=== YOUR GOAL ===
Begin at the line below that holds "locandina del film THE RENTAL" and end at the line that holds "FlexiView | Kompakte Faltbare Lesebrille2", transcribing each line exactly and skipping any picture.

=== DATA SECTION ===
'''
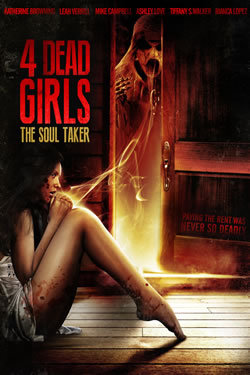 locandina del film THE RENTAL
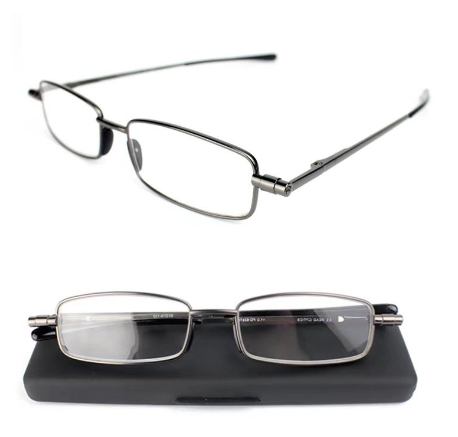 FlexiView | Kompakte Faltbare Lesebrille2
'''
'''
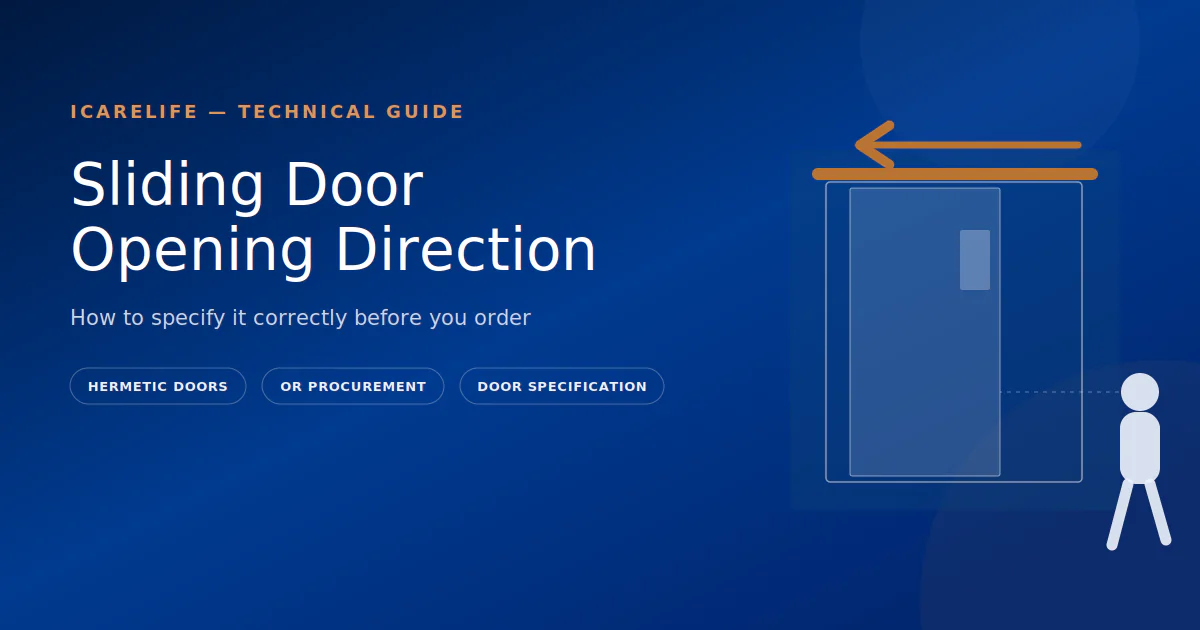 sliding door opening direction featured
'''
=== RESULT ===
 locandina del film THE RENTAL
 FlexiView | Kompakte Faltbare Lesebrille2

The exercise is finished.